How the Criminal Appeals Process Works in Wisconsin, Part I: Postconviction Procedures

It is an unfortunate fact that people end up unjustly convicted of criminal conduct. Whether the conviction was unjust because the defendant was actually innocent or because the proceedings which led to the conviction were unfair, there are procedures for appealing an unjust conviction. Appeals can challenge a conviction itself or seek to modify the sentence imposed. 

The criminal appeals process in Wisconsin requires navigating a complex procedure governed by Wisconsin Statutes, which regulate everything from page margins and font sizes to strict timeframes for the filing of required documents.1 Perfecting an appeal requires identifying what went wrong in circuit court proceedings, researching applicable law, and composing arguments to pursue the relief a client desires. The Court of Appeals affirms over 80% of circuit court decisions in criminal cases.2 It is important to retain experienced, proven counsel at the earliest opportunity to maximize your chances for success in what will likely be an uphill battle.

The appeals process begins when trial counsel files a Notice of Intent to Pursue Postconviction Relief, which must happen within 20 days of conviction or sentencing. 3 After a Notice of Intent to Pursue Postconviction Relief is filed, postconvicton counsel will request the circuit court record, the relevant transcripts, and trial counsel’s file. The circuit court record consists of all the documents filed with the court in writing: The original criminal complaint or information, discovery demands, pretrial motions, motions in limine, proposed jury instructions, etc.4 Transcripts are verbatim transcriptions of what was said in any on the record proceedings. Trial counsel's file will include important documents that aren't part of the court record: Documents that the District Attorney's office turned over in the course of discovery, such as police reports, witness statements, or videos.5

There is no rule that prevents trial counsel from serving as postconviction or appellate counsel as well, but it is best practice to have a different lawyer. Trial counsel will likely be the most familiar with the case, and that can be an advantage. It can also be a disadvantage: Trial counsel may be set in a theory of the case that did not work, may be unaware of what they have missed, and in the worst case may have been ineffective. Obviously, trial counsel is not in the best position to evaluate whether they were effective or ineffective. While many lawyers practice both trial and appellate law, those areas require very different skill sets: Trial lawyers must think on their feet, be familiar with the nuances of local rules, and have a flair for live presentation; Appellate lawyers must be adept at research, able to synthesize a complex body of applicable law, and communicate their ideas persuasively in writing. New postconviction counsel will bring a fresh perspective to the case, and be on the lookout for things that trial counsel may have missed or ways in which trial counsel may have been ineffective.

---------------

• Set exercise 1:
According to the article on Wisconsin criminal appeals, how soon must trial counsel file a Notice of Intent to Pursue Postconviction Relief?
• Set exercise 2:
Transcribe the stretch of the records from the line containing "Sorted from closest to furthest, how would" through the line containing "man's gloved hand at crop(274, 215, 298, 239), dark".

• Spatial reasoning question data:
---------------

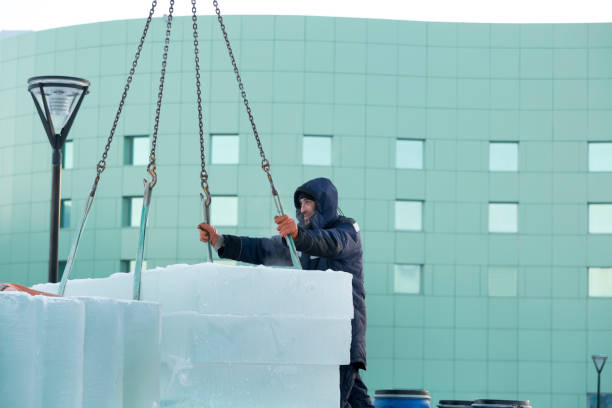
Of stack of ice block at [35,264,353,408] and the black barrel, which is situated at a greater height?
stack of ice block at [35,264,353,408]

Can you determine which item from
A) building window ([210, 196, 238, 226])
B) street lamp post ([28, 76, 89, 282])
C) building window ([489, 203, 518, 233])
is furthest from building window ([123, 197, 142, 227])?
street lamp post ([28, 76, 89, 282])

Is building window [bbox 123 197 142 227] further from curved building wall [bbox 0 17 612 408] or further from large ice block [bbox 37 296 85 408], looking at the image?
large ice block [bbox 37 296 85 408]

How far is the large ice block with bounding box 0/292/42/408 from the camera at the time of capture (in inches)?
142

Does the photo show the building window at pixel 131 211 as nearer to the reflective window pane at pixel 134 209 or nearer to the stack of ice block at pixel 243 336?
the reflective window pane at pixel 134 209

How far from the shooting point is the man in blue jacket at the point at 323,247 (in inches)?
245

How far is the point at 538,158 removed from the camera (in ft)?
118

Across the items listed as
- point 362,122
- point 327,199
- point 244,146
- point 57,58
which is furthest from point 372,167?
point 327,199

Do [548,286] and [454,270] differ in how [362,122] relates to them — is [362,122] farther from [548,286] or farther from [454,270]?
[548,286]

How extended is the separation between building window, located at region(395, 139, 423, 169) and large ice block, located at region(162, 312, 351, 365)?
3038 cm

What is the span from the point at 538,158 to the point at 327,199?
3024cm

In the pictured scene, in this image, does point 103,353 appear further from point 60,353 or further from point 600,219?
point 600,219

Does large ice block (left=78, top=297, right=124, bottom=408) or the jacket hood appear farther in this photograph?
the jacket hood

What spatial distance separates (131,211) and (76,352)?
3290 centimetres

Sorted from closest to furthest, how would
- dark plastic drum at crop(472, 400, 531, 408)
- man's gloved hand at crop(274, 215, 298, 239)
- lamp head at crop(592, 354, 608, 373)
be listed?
man's gloved hand at crop(274, 215, 298, 239), dark plastic drum at crop(472, 400, 531, 408), lamp head at crop(592, 354, 608, 373)
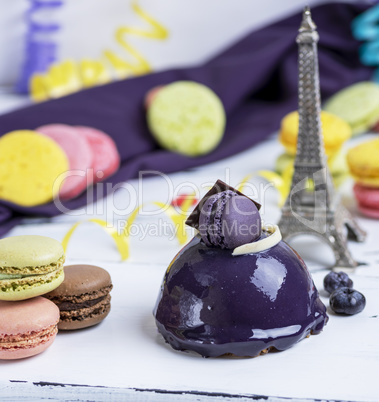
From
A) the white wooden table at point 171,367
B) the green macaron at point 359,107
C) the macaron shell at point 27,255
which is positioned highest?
the green macaron at point 359,107

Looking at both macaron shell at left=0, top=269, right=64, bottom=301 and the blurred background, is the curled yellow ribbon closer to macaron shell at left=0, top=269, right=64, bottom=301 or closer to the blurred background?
macaron shell at left=0, top=269, right=64, bottom=301

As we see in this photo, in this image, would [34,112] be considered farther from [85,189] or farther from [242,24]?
[242,24]

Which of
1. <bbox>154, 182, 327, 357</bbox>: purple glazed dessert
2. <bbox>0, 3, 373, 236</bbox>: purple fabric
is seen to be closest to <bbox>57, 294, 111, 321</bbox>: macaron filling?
<bbox>154, 182, 327, 357</bbox>: purple glazed dessert

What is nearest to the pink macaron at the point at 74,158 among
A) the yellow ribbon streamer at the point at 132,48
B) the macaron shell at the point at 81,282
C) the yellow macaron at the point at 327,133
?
the yellow macaron at the point at 327,133

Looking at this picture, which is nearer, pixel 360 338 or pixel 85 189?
pixel 360 338

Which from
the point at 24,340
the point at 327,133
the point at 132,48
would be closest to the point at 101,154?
the point at 327,133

---------------

• Right answer 1:
Within 20 days of conviction or sentencing.

• Right answer 2:
Sorted from closest to furthest, how would
- dark plastic drum at crop(472, 400, 531, 408)
- man's gloved hand at crop(274, 215, 298, 239)
- lamp head at crop(592, 354, 608, 373)
be listed?
man's gloved hand at crop(274, 215, 298, 239), dark plastic drum at crop(472, 400, 531, 408), lamp head at crop(592, 354, 608, 373)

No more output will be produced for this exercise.